川尻135mlの缶ビールはショット感覚で飲めるのでおすすめですよ。ゴブリンの気持ちになろう。
――とてもユルいビジュアルだったので、ソウルライクというタグが付いているときは目を疑いました。ビジュアル面やゲーム性についてこだわったポイントを教えてください。
川尻戦闘部分でやりたかったのは強敵撃破とパリィの快感、いわゆる「脳汁が出る」ってやつです。喰らえば即死の攻撃だけど、パリィが成功すれば大ダメージが与えられる……死の淵でこそ生の実感をする、そんな戦闘です。
Kazuho川尻先生にいただいたアニメーションを、フレーム単位でモーション調整をして、ソウルライクボスアクションとして、全く違和感のないアクションシステムになる様に遊びごたえのある演出を追求しました。中でも「パリィ」を気持ちよく感じられるモーションやエフェクトなどは何度も試行錯誤しました。
川尻「パリィ成功の瞬間スローになるんです!」とか「この時カメラが寄るんですよ!」とかパリィについて熱弁した記憶があります。
ソウルライクな戦闘を二次元に落とし込むために、キャラクターの動きやカメラワークを桜井政博さんの「桜井政博のゲーム作るには」を観て勉強しました。ゲームを作る人に超オススメです。

川尻ただのファンメイドにならないよう、別のテーマを乗せたいなぁ~と思っていたところ「労働」というのを思いついてギャップが生まれました。行き当たりばったりでしたけど、うまくいってよかったです。
「便所掃除」は10分くらいでゲーム内容とイラストが完成しましたが、一番面白いと思ってます。時間かけない方が面白いのでは…?
あと、果たして本当に「ソウルライク」なのか?は議論の余地があると思います…経験値落とさないならソウルライクじゃないのでは?とか……。
――お二人の好きなソウルライク作品、あるいはフロム・ソフトウェア作品があればお聞かせください。
川尻初めてプレイしたフロム作品が『ダークソウル3』で、一番思い入れがあります。ファランの監視者や無名の王がめっちゃかっこいい。その後『ダークソウル』をやって『ダークソウル3』とふたつセットでハマリました。
『ダークソウル』はファンタジー全部盛りってくらいファンタジーの全てが入っててすごい。マップの横の広がりがすごいですが、それ以上にマップの高低差に感動した覚えがあります。最下層が全然最下層じゃない……!と。地中の底の底みたいな場所のさらに下に神殿や湖があるのがすげぇなと思いました。

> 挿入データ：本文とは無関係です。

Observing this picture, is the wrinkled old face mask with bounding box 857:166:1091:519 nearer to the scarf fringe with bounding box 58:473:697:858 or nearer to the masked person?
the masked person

『ブラッドボーン』もすごく好きです。おしっこちびるくらい怖い。他のフロム作品と違い神話のようなファンタジーじゃなくて現実世界がベースになっているからこんなに生々しく怖いんではないでしょうか。
『エルデンリング』は本編もDLCもすごく好き。対抗勢力同志の争いが世界観のピースになっているのがめっちゃ面白いです。過去の神話を読み解くだけでなく、現在もその神話の渦中にいるような感じが最高。

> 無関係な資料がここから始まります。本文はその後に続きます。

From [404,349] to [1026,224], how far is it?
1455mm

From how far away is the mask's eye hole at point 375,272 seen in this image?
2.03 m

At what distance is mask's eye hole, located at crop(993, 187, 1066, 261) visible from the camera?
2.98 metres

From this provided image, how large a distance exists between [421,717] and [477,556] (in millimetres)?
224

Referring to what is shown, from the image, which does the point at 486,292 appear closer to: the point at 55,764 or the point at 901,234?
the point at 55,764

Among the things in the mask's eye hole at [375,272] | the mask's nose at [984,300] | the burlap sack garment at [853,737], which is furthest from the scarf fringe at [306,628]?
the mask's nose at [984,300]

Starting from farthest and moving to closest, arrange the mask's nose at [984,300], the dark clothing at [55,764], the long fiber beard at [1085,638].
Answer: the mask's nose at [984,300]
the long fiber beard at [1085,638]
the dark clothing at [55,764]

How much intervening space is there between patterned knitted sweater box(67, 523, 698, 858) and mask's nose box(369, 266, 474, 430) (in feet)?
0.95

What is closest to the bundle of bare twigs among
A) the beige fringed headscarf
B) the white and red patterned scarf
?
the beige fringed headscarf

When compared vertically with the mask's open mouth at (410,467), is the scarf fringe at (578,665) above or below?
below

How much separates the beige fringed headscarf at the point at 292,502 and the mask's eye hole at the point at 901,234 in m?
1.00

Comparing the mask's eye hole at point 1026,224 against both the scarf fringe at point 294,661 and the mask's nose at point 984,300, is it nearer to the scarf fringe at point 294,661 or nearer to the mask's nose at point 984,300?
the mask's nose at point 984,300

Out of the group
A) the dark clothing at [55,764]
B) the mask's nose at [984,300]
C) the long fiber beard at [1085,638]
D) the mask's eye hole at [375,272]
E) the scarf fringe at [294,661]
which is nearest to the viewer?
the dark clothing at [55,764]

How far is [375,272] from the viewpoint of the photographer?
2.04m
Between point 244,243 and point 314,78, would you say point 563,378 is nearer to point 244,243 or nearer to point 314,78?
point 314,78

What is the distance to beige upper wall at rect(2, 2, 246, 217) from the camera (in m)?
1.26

『アーマード・コア6』はソウル系ではないですがハマりました。最初は「ロボばっかりだな…」となり、徐々に「いや、ロボに見えるがこれは人間讃歌では…!」となり、最後までやると「やっぱりロボ讃歌では…!?」となる。なんかすごいゲームです。
Kazuhoフロム・ソフトウェア作品はどれも好きな作品ですが特に『SEKIRO: SHADOWS DIE TWICE』が好きです。『SEKIRO』は世界観が和風で私好みですが、クリア後にどれだけ時間を置いてもボス達と斬り合いをしたくなる様な、芸術的な気持ちよさのあるアクションがとても好きです。

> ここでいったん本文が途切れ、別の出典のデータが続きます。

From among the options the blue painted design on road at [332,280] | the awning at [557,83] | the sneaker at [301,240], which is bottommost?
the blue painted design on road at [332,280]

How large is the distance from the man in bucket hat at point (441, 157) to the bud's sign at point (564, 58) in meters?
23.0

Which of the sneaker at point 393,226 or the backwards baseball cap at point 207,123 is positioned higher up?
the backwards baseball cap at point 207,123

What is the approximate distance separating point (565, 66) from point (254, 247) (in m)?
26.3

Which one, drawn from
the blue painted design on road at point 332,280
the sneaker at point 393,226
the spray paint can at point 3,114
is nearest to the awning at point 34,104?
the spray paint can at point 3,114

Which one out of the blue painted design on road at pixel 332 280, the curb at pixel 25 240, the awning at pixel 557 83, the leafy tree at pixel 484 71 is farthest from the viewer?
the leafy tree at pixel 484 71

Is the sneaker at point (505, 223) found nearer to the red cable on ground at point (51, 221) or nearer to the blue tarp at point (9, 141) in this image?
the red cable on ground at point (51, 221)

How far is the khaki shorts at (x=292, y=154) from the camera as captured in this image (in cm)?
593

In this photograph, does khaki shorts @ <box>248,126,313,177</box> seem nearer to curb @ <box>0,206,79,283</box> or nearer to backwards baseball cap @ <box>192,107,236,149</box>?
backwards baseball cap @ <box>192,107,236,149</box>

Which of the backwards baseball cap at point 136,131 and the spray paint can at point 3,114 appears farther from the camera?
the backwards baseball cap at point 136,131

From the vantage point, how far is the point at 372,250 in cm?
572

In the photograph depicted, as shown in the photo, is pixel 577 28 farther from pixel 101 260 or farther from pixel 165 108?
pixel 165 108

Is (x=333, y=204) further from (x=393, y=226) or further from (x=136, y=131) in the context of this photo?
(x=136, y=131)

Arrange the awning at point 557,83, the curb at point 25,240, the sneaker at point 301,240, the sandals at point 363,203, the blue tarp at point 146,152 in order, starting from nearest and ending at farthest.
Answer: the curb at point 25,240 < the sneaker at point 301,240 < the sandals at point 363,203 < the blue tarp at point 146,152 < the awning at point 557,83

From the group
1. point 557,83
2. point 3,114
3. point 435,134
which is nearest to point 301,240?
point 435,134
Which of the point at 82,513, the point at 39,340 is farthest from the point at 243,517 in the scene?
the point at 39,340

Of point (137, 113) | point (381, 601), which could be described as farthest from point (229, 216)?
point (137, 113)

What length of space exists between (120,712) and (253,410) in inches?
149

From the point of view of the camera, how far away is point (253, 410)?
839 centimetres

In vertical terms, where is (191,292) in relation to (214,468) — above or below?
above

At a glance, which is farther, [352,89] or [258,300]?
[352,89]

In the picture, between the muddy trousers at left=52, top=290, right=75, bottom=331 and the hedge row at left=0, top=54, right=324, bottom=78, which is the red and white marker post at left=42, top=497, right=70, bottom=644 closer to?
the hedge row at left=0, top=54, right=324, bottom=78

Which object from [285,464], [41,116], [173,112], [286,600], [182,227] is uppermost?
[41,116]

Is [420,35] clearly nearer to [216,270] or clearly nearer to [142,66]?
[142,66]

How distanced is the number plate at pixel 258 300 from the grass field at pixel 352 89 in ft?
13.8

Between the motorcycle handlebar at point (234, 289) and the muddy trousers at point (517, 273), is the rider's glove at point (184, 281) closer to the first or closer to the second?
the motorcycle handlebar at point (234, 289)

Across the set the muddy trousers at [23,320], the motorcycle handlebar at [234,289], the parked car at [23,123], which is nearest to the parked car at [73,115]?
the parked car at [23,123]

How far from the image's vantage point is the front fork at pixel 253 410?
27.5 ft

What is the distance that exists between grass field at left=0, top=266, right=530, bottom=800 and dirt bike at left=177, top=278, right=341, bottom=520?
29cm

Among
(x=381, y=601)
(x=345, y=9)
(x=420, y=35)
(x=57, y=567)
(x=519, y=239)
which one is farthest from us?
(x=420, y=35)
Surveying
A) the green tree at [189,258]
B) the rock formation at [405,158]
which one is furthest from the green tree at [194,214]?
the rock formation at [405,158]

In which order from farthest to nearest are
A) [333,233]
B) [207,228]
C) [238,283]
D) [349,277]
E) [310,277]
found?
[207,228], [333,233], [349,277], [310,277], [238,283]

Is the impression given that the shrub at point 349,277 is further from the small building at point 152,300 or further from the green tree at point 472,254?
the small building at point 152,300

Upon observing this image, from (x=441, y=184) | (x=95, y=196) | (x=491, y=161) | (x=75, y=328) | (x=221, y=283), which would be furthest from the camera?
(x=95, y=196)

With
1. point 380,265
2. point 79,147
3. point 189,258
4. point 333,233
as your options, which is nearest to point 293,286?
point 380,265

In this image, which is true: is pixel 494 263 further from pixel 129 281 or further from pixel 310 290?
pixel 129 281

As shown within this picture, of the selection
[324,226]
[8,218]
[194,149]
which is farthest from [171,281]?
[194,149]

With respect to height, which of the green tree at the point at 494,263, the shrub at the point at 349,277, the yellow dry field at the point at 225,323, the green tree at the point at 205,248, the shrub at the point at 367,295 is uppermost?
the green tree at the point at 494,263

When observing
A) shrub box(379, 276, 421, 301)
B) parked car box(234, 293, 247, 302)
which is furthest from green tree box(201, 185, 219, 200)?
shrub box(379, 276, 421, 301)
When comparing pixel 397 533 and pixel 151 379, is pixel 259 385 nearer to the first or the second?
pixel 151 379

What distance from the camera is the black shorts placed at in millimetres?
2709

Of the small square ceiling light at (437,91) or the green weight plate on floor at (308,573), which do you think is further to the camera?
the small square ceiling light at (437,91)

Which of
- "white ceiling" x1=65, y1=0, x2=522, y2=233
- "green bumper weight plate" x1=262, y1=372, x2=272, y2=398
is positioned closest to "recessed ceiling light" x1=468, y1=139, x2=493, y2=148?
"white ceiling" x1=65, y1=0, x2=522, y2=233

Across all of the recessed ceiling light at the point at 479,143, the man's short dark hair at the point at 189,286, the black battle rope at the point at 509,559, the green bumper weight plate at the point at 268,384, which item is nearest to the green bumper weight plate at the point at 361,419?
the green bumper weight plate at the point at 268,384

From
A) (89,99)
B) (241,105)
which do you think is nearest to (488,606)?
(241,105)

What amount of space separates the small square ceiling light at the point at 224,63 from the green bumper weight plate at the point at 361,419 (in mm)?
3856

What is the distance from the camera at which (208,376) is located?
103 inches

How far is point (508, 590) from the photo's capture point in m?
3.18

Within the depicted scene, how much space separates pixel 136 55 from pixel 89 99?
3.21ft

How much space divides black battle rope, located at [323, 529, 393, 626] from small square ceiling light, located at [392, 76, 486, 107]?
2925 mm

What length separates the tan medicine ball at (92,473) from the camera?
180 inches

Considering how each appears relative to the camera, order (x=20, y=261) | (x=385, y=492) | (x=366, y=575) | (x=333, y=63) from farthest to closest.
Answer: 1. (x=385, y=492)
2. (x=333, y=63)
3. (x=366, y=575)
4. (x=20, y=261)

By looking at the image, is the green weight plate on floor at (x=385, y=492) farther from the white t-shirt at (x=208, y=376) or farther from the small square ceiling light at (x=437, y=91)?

また、ソウルライク作品として『ENDER LILIES: Quietus of the Knights』が本当におすすめです。ストーリーとサウンドで号泣しました。キャラクターそれぞれにちゃんとストーリーが設定されており、同じBGMでもさまざまなアレンジがされているとても素晴らしいゲームです。もちろん戦闘システムはしっかりソウルライクなアクションゲームで苦戦しましたが、達成感を味わえるゲームでした。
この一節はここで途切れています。